Ulster Unionist MLA Alan Chambers has written to the Education Department demanding to know why Bangor Academy is still being refused a temporary variation in its enrolment number, resulting in dozens of local pupils facing the prospect of up to hour long journeys to other schools. The North Down MLA has also said that the situation may have been avoided had there been an Education Minister in place.

Alan Chambers said:

“Over the weekend local parents received notification of which post primary school could offer their child a place for the incoming academic year.

“Almost forty families have discovered that there will not be a place available for their child in the local Bangor Academy, and instead options were offered as far afield as Portaferry and Castlereagh in Belfast.

“Two other schools in North Down, St Columbanus and Strangford College, were granted temporary variations on their intake figures but an application for an extension by Bangor Academy was again rejected by the Department of Education.

“This is a totally unreasonable and intolerable position to be placing so many local schoolchildren in. There is a great sense of disappointment and concern across all of the families affected, and as if the transfer from primary to post primary was not already challenging enough this latest announcement is just heaping on further pressure.

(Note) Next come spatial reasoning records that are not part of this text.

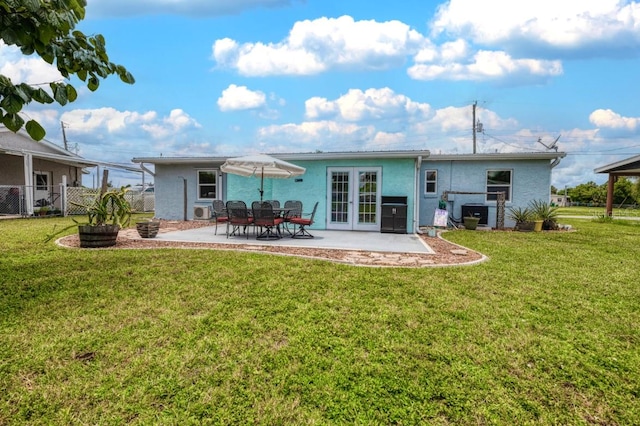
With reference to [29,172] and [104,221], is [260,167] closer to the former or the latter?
[104,221]

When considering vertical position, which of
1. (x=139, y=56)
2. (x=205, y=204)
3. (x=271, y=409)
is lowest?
(x=271, y=409)

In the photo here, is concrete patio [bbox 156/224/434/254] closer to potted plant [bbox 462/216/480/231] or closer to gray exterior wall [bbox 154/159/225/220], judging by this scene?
potted plant [bbox 462/216/480/231]

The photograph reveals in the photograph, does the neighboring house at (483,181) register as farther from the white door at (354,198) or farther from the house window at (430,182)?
the white door at (354,198)

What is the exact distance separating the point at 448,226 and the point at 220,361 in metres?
11.5

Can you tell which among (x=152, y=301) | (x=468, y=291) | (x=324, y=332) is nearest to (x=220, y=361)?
(x=324, y=332)

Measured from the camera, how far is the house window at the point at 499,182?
1287 cm

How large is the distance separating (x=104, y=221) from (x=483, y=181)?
12576mm

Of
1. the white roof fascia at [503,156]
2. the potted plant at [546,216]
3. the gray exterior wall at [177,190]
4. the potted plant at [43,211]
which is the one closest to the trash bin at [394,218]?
the white roof fascia at [503,156]

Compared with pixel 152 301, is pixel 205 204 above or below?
above

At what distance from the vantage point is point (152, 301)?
3834 millimetres

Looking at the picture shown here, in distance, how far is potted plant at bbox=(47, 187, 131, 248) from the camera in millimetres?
6668

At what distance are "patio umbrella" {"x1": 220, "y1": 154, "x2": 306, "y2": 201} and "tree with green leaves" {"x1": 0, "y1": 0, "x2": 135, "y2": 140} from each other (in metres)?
Answer: 6.06

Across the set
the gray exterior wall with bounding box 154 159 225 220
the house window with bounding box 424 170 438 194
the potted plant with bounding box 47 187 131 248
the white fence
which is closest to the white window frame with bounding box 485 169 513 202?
the house window with bounding box 424 170 438 194

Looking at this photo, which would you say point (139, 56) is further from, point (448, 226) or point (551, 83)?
point (551, 83)
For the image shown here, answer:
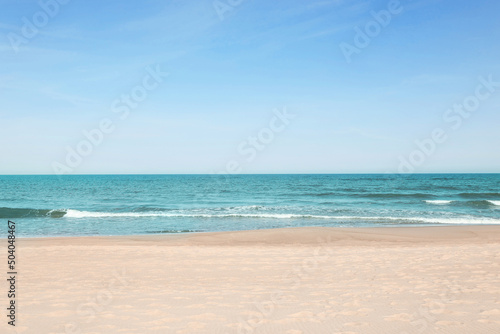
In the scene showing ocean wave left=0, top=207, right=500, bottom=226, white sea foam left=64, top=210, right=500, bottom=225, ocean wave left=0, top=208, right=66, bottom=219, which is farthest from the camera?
ocean wave left=0, top=208, right=66, bottom=219

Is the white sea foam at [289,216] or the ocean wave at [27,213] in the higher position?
the white sea foam at [289,216]

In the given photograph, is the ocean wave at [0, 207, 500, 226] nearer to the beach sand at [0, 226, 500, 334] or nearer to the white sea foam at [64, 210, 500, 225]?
the white sea foam at [64, 210, 500, 225]

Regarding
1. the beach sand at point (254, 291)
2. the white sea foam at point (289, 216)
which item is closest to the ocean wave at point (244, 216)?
the white sea foam at point (289, 216)

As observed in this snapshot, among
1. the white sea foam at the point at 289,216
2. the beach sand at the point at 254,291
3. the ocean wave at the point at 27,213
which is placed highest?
the beach sand at the point at 254,291

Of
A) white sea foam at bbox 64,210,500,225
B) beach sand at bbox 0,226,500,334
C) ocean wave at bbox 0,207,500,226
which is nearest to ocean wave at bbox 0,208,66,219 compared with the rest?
ocean wave at bbox 0,207,500,226

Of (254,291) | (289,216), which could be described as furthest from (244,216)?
(254,291)

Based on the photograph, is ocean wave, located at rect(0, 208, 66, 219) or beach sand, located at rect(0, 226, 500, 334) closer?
beach sand, located at rect(0, 226, 500, 334)

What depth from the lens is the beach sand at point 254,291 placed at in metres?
5.06

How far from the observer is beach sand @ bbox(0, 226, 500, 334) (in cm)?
506

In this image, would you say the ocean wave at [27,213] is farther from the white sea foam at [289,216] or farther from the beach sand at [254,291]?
the beach sand at [254,291]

“Over 40 local children are going to be separated from their primary school friends who have been allocated a place in the Academy while their parents now have to start thinking about how they and their child deal with excessive travel over coming years to complete their post primary education in unfamiliar surroundings.

“While I welcome the grant of a variation to the other two schools I find the decision not to grant Bangor Academy a similar dispensation inexplicable. It smacks of inequality and will be seen as such by those families who have had an expectation of a place for their child in the Academy taken from them.

“I have written to the Permanent Secretary in the Department of Education asking for an urgent meeting to seek reasons why the Academy was not granted a variation and to lobby for them to receive the same treatment as the other two schools. It is hugely frustrating that if we had an Education Minister in place there is a possibility that all of this distress could have been avoided."